### [SUPPLIED PASSAGE]
________________________

Upgrade Your Drupal Skills

We trained 1,000+ Drupal Developers over the last decade.

See Advanced Courses NAH, I know Enough

MySQL - Setup

Parent Feed: 

When setting up a MySQL Server there are a lot of things to consider. Most requirements depend on the intended usage of the system.

Beginning with the hardware requirements, this series of blogposts consists of our own experience, operating several hundred MySQL instances as well as a recent workshop our team attended. Before you now start optimizing your MySQL instance, consider the following: Standards are more important in multi-instance setups than individual performance tuning. Standards allow for easier debugging and give you a better handling for security related incidents. We strongly recommend the use of configuration management tools, like puppet or Chef for environments that are supposed to be consistent over all your systems.

The MySQL default settings, as of version 5.6 are great - and apart from larger systems, hardly any changes are necessary. For a standard LAMP stack, hosting a blog or a small website, not a lot of optimization is needed. Todays CMS come with sufficient configurations and tampering with the back end itself can cause more harm than it will help optimizing performance. These articles are mostly interesting, if you are developing your own applications. This first article focuses on the design of the underlying platform. It makes an estimated 10%-20% of the possible performance tuning. Nevertheless, if your application is poorly designed or it is not optimized, it will become quite expensive to try and fix the system the hardware-way. So, the first step is always to ensure a well structured and optimized application. We will address this in a future article.


Hardware / Operation system

Here are some general hardware considerations, viable for most setups:

CPU

MySQL does NOT scale a single query to multi-cores. (one query = one core). So it is better for your instance to have less - but faster - cores than vice versa. Try to avoid multi-CPU (note: multiple physical CPU, not cores), systems with a lot of ram. Usually CPU's have a direct bus to their RAM-banks. If RAM on a bank held be another CPU needs to be addressed, there will be overhead. In high performance setups rather go for a hexa- or octa-core than two quad-core CPU.

RAM

RAM has become a cheap resource these days. Use as much RAM as possible but it should match the database-size and have some extra space for the operating system and the application if existent on the same machine. If the database is served mostly or completely from RAM, it tends to have fast read speeds and only needs to write to disk, not to read from them, in most cases. This will be a very huge performance optimization, because operations in the RAM are easily 100 times faster than an SSD.

________________________

Scene-based spatial questions
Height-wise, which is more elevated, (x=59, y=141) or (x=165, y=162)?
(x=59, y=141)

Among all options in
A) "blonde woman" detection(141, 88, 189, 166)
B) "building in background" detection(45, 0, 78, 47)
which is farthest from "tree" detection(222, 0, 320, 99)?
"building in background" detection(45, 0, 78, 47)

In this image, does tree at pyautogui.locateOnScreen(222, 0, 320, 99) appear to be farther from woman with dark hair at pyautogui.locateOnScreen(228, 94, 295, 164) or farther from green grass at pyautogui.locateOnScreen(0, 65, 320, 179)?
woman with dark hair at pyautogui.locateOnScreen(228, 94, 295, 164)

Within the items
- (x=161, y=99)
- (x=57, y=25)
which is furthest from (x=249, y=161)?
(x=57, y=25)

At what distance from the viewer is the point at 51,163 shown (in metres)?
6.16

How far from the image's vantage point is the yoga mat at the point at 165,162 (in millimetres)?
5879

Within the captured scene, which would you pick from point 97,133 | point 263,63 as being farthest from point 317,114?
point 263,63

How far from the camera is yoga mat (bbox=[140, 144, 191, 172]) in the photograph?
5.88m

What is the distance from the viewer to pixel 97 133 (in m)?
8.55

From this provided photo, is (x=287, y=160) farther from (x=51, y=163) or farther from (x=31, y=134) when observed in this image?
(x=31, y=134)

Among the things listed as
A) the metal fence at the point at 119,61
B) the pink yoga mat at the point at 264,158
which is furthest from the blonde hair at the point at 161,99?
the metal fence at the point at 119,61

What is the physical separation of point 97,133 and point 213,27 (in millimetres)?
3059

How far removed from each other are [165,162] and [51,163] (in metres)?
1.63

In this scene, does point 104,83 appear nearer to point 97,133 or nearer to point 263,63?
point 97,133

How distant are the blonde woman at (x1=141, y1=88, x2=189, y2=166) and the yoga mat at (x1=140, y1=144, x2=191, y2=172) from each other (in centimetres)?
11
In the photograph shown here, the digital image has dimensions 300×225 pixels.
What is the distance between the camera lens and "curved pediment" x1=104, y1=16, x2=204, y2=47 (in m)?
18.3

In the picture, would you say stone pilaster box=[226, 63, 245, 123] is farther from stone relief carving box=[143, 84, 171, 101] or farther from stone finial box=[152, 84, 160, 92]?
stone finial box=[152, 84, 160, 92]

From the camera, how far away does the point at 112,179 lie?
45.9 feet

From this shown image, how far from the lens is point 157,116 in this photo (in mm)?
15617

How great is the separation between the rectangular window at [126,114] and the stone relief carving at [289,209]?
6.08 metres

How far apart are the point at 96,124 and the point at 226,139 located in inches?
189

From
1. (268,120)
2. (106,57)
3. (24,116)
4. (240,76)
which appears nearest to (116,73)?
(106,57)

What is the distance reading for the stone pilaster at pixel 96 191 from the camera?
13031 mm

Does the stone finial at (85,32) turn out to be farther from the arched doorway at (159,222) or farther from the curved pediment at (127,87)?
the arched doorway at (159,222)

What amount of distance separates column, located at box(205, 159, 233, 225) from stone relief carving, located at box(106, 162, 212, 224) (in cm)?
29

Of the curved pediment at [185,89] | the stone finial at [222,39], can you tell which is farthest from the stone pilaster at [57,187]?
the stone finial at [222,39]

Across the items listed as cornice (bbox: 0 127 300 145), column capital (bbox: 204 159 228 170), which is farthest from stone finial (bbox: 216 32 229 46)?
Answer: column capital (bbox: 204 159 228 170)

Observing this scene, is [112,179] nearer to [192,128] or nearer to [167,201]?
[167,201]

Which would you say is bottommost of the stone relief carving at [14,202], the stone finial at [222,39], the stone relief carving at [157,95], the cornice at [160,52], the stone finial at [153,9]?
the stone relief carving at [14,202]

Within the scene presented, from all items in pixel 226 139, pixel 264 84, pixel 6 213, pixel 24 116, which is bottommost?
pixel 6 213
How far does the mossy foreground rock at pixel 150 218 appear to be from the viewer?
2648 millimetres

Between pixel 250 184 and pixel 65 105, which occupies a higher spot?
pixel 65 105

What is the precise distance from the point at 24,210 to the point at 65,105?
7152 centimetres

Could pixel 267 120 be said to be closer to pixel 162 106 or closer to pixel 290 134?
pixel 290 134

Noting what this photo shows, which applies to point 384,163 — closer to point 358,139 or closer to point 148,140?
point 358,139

________________________

### [SET OF TASKS]
• A. In the MySQL setup article, which configuration management tools are named as examples?
• B. Write the next part of the MySQL setup article, picking up right after its final sentence.

### [RESPONSES FOR EACH TASK]
• A. Puppet and Chef.

• B.
HDD

If you are using conventional, magnetic storage, faster turning disks are preferred. Try to go for 15k/RPM+. SSD or solid state drives are obviously even better than that and outperform every other storage medium at random IOPS (input output per seconds). For the RAID setup, go for RAID10 (better) or RAID1 (cheaper) but avoid RAID5/6 etc because the performance is bad at random writes. The less read/write operations from disk the better the performance.

File system

If you are not sure about the file system, go with the recommended type of your operating system. In general that means: Stay with ext4. In the very unlikely event of file system problem, the most common will make debugging a lot easier and in the long term, this outweighs the possible performance gain of other file systems by far.

I/O scheduler

The standard scheduler on a lot of operation systems is CFQ (Completely Fair Queuing). For databases, consider switching to NOOP or Deadline. Find out the scheduler your system is using

cat /sys/block/sda/queue/scheduler

This will give you an output like

noop [deadline] cfq

where the used scheduler is shown in brackets. As of kernel 2.6.10 it is possible to change the scheduler at runtime. You will need root permissions to do so.

echo noop > /sys/block/sda/queue/scheduler

to set your scheduler to noop. This setting is not persistent and will be reset at reboot. To make a setting permanent, it needs to be given to the kernel as a parameter at boot time.

elevator=<scheduler>

needs to be added, where <scheduler> needs to be noop or deadline.


Storage engine

If starting a new database, especially with MySQL 5.6, InnoDB will be be the standard engine. For already running projects, there is a way to convert MyISAM tables to InnoDB. This is usually not recommended as the performance gain will only impact very high performance databases and there is always a risk involved.

General Setup

Operation system

The decision for the operation system is one of the less important. At Cocomore we stay with the Ubuntu LTS versions. As mentioned in the beginning, systems that are setup the same way make configuration and debugging way easier and improve stability. The problem with LTS systems is that they oftentimes only offer relatively old packages. The default on Ubuntu 14.04, released in April 2014 is MySQL 5,5.

There are a couple of ways to install newer versions. As of February 2015, the newest stable MySQL version ist 5.6. This can be installed from the Ubuntu universe repository. Oracle themselves offer a repository for MySQL as well, you might need to login first, though. We recommend using the latest stable release, as of February 2015, this is version 5.6.


Database Replication

There are two possibilities:
  • statement based - In MySQL 5.1.4 and earlier, binary logging and replication used this format exclusively.
  • row based

Statement based replication stores the SQL statement in the binary log and will be executed on the slave server. This has the disadvantage that for example time updates etc. will also be executed as said within the statement. Because of this, there is a chance of inconsistency between Master and slave because the time or random statement will lead to different results on the different servers.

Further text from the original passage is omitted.